- Direction -
Retype the records below exactly, everything from the line containing "From nearest to" down to the line containing "Is point 318,140", including both of those lines.

━━━━━━━━━━━━━━━━

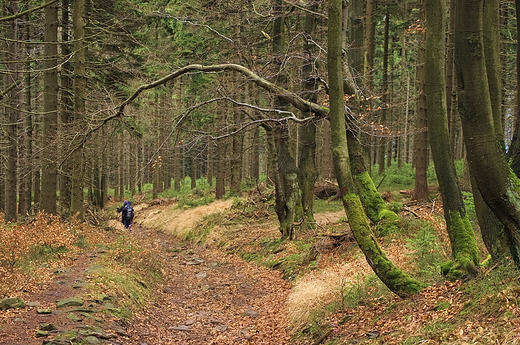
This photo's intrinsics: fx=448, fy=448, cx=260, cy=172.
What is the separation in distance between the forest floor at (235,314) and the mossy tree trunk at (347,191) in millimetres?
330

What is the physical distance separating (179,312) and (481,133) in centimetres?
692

━━━━━━━━━━━━━━━━

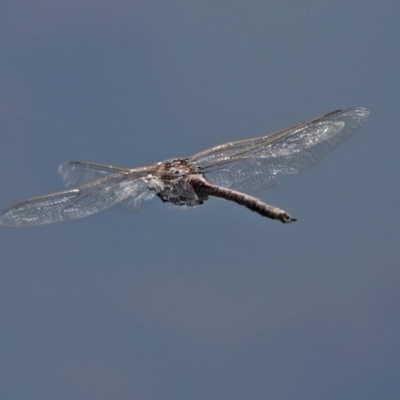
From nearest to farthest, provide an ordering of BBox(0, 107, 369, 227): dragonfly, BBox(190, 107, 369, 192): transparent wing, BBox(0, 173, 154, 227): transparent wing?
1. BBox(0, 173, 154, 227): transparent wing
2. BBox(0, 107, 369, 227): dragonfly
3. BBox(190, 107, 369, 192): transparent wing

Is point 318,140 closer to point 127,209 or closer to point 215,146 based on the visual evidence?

━━━━━━━━━━━━━━━━

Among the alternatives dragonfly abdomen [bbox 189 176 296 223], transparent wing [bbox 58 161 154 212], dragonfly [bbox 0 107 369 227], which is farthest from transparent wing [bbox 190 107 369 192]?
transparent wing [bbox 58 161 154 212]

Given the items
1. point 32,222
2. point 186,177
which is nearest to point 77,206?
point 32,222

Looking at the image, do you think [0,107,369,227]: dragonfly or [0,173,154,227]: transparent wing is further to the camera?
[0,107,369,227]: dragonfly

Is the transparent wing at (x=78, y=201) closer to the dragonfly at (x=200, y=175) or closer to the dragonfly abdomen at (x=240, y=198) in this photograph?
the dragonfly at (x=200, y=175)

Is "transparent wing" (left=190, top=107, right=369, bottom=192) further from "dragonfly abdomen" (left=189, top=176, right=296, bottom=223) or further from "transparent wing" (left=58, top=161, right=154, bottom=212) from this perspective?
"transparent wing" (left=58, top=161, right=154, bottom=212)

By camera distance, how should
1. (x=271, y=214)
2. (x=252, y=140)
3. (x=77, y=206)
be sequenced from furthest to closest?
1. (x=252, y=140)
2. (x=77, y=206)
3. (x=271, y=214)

━━━━━━━━━━━━━━━━

- Expected answer -
From nearest to farthest, provide an ordering of BBox(0, 107, 369, 227): dragonfly, BBox(190, 107, 369, 192): transparent wing, BBox(0, 173, 154, 227): transparent wing?
1. BBox(0, 173, 154, 227): transparent wing
2. BBox(0, 107, 369, 227): dragonfly
3. BBox(190, 107, 369, 192): transparent wing

Is point 318,140 closer to point 127,209 or closer to point 215,146 based on the visual evidence?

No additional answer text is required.